You're not trying to get to the dashboard through the console cable, are you?


----------



## ufodisko (Apr 29, 2013)

*Re: Configure Cisco 837 Router*



CubicleCowboy said:


> You're not trying to get to the dashboard through the console cable, are you?


I have tried both, with the console cable and with a UTP cable. Nothing works.


----------



## CubicleCowboy (Dec 4, 2012)

*Re: Configure Cisco 837 Router*

While connecting to E0 through ethernet to your LAN port, have you tried setting a static ip in the 192.168.0.2-254 range with a default gateway of 192.168.0.1? Windows should have a pop up asking you what kind of network it is (home/work/public).

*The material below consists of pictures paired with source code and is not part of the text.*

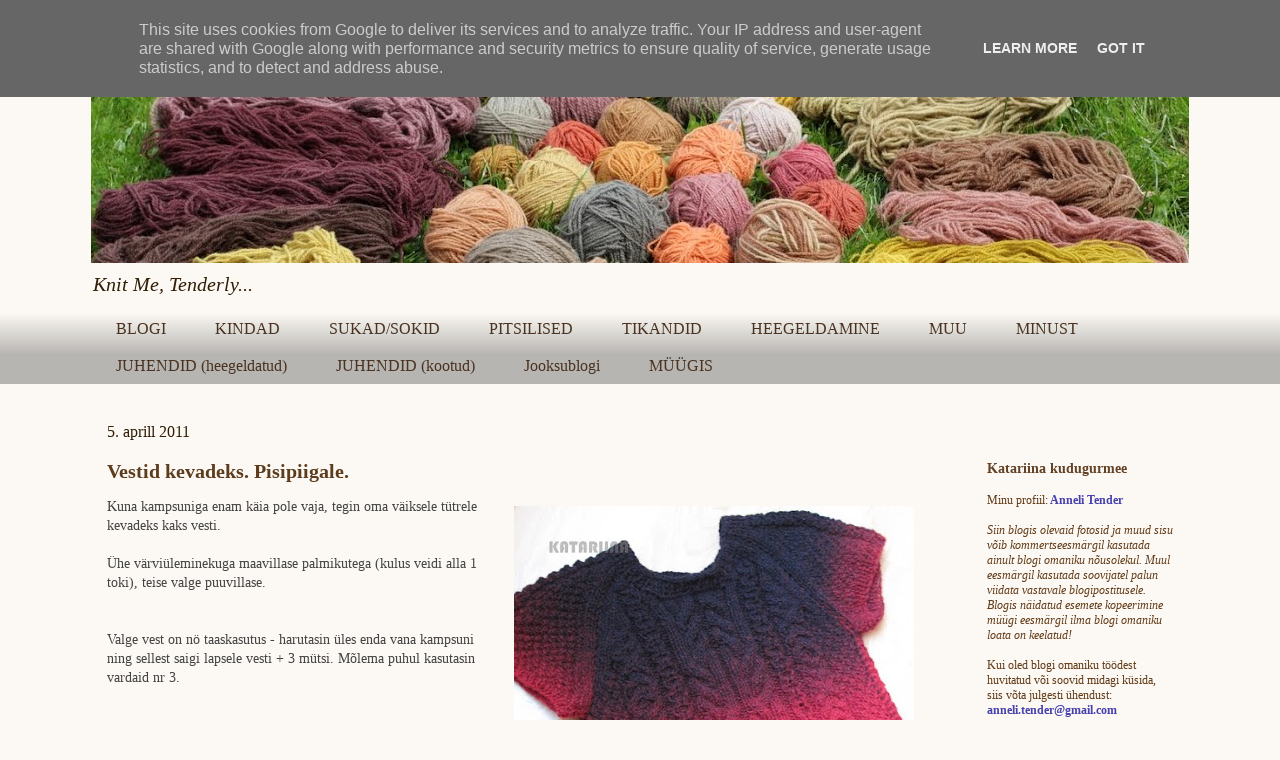

--- FILE ---
content_type: text/html; charset=UTF-8
request_url: https://www.katariina.eu/b/stats?style=BLACK_TRANSPARENT&timeRange=ALL_TIME&token=APq4FmD9ByQ0j7wdzVJrTRweiQmomzGTNLB3Nrhd91MKQUDy9BDciUvl5f1JGhp35iowZ4NteP8Gho8mTU-F2nHYnxYYaDkmEg
body_size: 46
content:
{"total":1195458,"sparklineOptions":{"backgroundColor":{"fillOpacity":0.1,"fill":"#000000"},"series":[{"areaOpacity":0.3,"color":"#202020"}]},"sparklineData":[[0,73],[1,52],[2,50],[3,59],[4,35],[5,39],[6,94],[7,53],[8,37],[9,84],[10,55],[11,54],[12,42],[13,81],[14,100],[15,45],[16,98],[17,35],[18,34],[19,68],[20,57],[21,42],[22,45],[23,75],[24,82],[25,37],[26,26],[27,36],[28,36],[29,5]],"nextTickMs":240000}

You may also need to configure an access list. Once again, enable and then config t, and try the following command:

ip access-list 1 permit any

This allows anyone to access anything, so we'll want to change that if we get things working. As an alternative to the dashboard, you could use the Cisco SDM. I believe that you can download it for free from the Cisco site, but you'll need to create an account. If worse comes to worse you can always configure everything through the command line, but that will be harder than using a GUI.


----------



## Tomshawk (Jan 23, 2013)

*Re: Configure Cisco 837 Router*

Your ipconfig /all states IP as 192.168.133.221 with a gateway of .40

On E0 you made the ip 192.168.0.1

with that setup, you'll never get to the dashboard.

Console back in and change the ip to something in your network
192.168.133.1

Or change your computers IP to match the Cisco's range


----------



## TheCyberMan (Jun 25, 2011)

*Re: Configure Cisco 837 Router*

Since you have factory reset the router i would configure an IP address in the 10.10.10.0 subnet not 192. subnet, or enable DHCP on laptop to automatically receive an IP address from the cisco.


----------



## ufodisko (Apr 29, 2013)

*Re: Configure Cisco 837 Router*

Thank you guys, it worked!

I changed my pc IP to 10.10.10.3 and gave the router 10.10.10.1 and behold it worked.

I was able to access the web interface but it kept giving me a java applet error even though I've installed Java several times.

I used Cisco SDM to login to the dashboard and it worked. I hope it's the same thing as the web interface though.

Thank you very much.


----------



## Tomshawk (Jan 23, 2013)

*Re: Configure Cisco 837 Router*

Excellent, Glad you got it working.


----------



## CubicleCowboy (Dec 4, 2012)

*Re: Configure Cisco 837 Router*

That's great to hear. Post back here if you run into any more issues.


----------



## TheCyberMan (Jun 25, 2011)

*Re: Configure Cisco 837 Router*

Glad to hear it is now working you are welcome.

I will mark thread as solved.


----------